[Collected data]
↓↓↓

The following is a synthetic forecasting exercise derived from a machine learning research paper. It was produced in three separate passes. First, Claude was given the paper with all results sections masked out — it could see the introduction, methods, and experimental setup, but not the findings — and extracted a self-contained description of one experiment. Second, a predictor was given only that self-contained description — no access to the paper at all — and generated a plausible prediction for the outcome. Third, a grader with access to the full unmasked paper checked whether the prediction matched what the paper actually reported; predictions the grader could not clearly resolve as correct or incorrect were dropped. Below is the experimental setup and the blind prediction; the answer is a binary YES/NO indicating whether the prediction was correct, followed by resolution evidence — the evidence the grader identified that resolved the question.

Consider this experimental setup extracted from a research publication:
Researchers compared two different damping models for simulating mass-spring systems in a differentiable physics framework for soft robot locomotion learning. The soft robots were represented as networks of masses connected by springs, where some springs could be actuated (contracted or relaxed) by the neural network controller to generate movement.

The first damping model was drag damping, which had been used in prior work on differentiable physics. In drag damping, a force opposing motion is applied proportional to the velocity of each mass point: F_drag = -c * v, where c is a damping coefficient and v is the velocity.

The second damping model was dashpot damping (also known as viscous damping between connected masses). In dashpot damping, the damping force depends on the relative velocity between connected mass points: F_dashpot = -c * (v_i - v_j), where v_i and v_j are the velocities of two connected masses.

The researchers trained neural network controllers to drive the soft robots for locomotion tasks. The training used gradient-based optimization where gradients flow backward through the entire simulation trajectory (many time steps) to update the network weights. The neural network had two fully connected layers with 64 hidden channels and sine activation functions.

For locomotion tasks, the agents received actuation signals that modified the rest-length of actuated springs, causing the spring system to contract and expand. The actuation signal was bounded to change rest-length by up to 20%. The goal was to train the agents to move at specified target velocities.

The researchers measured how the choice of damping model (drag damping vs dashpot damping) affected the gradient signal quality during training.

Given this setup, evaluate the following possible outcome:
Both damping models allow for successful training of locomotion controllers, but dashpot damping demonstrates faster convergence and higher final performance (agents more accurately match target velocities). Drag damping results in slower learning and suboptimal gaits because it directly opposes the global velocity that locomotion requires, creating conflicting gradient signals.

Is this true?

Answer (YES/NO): NO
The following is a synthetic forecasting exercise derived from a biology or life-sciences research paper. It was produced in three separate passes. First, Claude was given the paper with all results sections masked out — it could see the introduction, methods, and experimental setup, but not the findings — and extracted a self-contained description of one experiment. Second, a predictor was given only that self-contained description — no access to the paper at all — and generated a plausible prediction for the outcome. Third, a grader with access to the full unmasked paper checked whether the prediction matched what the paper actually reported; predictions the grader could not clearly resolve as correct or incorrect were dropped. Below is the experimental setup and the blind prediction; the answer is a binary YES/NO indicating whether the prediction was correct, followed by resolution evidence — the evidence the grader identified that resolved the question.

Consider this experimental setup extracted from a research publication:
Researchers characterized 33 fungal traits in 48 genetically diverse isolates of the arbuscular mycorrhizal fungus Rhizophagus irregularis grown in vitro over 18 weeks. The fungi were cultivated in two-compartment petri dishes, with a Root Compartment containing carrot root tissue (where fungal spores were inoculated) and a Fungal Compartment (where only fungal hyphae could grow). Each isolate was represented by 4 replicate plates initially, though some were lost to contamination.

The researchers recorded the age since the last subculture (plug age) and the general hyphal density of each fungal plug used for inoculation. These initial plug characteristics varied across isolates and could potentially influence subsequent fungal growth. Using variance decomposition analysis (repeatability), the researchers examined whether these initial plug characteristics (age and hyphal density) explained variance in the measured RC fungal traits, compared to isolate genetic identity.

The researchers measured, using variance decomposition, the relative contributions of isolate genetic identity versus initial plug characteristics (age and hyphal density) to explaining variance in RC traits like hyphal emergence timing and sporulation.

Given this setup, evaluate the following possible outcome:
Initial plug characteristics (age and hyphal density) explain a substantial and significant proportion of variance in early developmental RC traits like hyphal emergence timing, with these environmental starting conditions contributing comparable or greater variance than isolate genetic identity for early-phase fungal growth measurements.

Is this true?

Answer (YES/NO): NO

↑↑↑

**Task statement:** Transcribe the data word for word.

**Response:**
The following is a synthetic forecasting exercise derived from a machine learning research paper. It was produced in three separate passes. First, Claude was given the paper with all results sections masked out — it could see the introduction, methods, and experimental setup, but not the findings — and extracted a self-contained description of one experiment. Second, a predictor was given only that self-contained description — no access to the paper at all — and generated a plausible prediction for the outcome. Third, a grader with access to the full unmasked paper checked whether the prediction matched what the paper actually reported; predictions the grader could not clearly resolve as correct or incorrect were dropped. Below is the experimental setup and the blind prediction; the answer is a binary YES/NO indicating whether the prediction was correct, followed by resolution evidence — the evidence the grader identified that resolved the question.

Consider this experimental setup extracted from a research publication:
Researchers compared two different damping models for simulating mass-spring systems in a differentiable physics framework for soft robot locomotion learning. The soft robots were represented as networks of masses connected by springs, where some springs could be actuated (contracted or relaxed) by the neural network controller to generate movement.

The first damping model was drag damping, which had been used in prior work on differentiable physics. In drag damping, a force opposing motion is applied proportional to the velocity of each mass point: F_drag = -c * v, where c is a damping coefficient and v is the velocity.

The second damping model was dashpot damping (also known as viscous damping between connected masses). In dashpot damping, the damping force depends on the relative velocity between connected mass points: F_dashpot = -c * (v_i - v_j), where v_i and v_j are the velocities of two connected masses.

The researchers trained neural network controllers to drive the soft robots for locomotion tasks. The training used gradient-based optimization where gradients flow backward through the entire simulation trajectory (many time steps) to update the network weights. The neural network had two fully connected layers with 64 hidden channels and sine activation functions.

For locomotion tasks, the agents received actuation signals that modified the rest-length of actuated springs, causing the spring system to contract and expand. The actuation signal was bounded to change rest-length by up to 20%. The goal was to train the agents to move at specified target velocities.

The researchers measured how the choice of damping model (drag damping vs dashpot damping) affected the gradient signal quality during training.

Given this setup, evaluate the following possible outcome:
Both damping models allow for successful training of locomotion controllers, but dashpot damping demonstrates faster convergence and higher final performance (agents more accurately match target velocities). Drag damping results in slower learning and suboptimal gaits because it directly opposes the global velocity that locomotion requires, creating conflicting gradient signals.

Is this true?

Answer (YES/NO): NO
The following is a synthetic forecasting exercise derived from a biology or life-sciences research paper. It was produced in three separate passes. First, Claude was given the paper with all results sections masked out — it could see the introduction, methods, and experimental setup, but not the findings — and extracted a self-contained description of one experiment. Second, a predictor was given only that self-contained description — no access to the paper at all — and generated a plausible prediction for the outcome. Third, a grader with access to the full unmasked paper checked whether the prediction matched what the paper actually reported; predictions the grader could not clearly resolve as correct or incorrect were dropped. Below is the experimental setup and the blind prediction; the answer is a binary YES/NO indicating whether the prediction was correct, followed by resolution evidence — the evidence the grader identified that resolved the question.

Consider this experimental setup extracted from a research publication:
Researchers characterized 33 fungal traits in 48 genetically diverse isolates of the arbuscular mycorrhizal fungus Rhizophagus irregularis grown in vitro over 18 weeks. The fungi were cultivated in two-compartment petri dishes, with a Root Compartment containing carrot root tissue (where fungal spores were inoculated) and a Fungal Compartment (where only fungal hyphae could grow). Each isolate was represented by 4 replicate plates initially, though some were lost to contamination.

The researchers recorded the age since the last subculture (plug age) and the general hyphal density of each fungal plug used for inoculation. These initial plug characteristics varied across isolates and could potentially influence subsequent fungal growth. Using variance decomposition analysis (repeatability), the researchers examined whether these initial plug characteristics (age and hyphal density) explained variance in the measured RC fungal traits, compared to isolate genetic identity.

The researchers measured, using variance decomposition, the relative contributions of isolate genetic identity versus initial plug characteristics (age and hyphal density) to explaining variance in RC traits like hyphal emergence timing and sporulation.

Given this setup, evaluate the following possible outcome:
Initial plug characteristics (age and hyphal density) explain a substantial and significant proportion of variance in early developmental RC traits like hyphal emergence timing, with these environmental starting conditions contributing comparable or greater variance than isolate genetic identity for early-phase fungal growth measurements.

Is this true?

Answer (YES/NO): NO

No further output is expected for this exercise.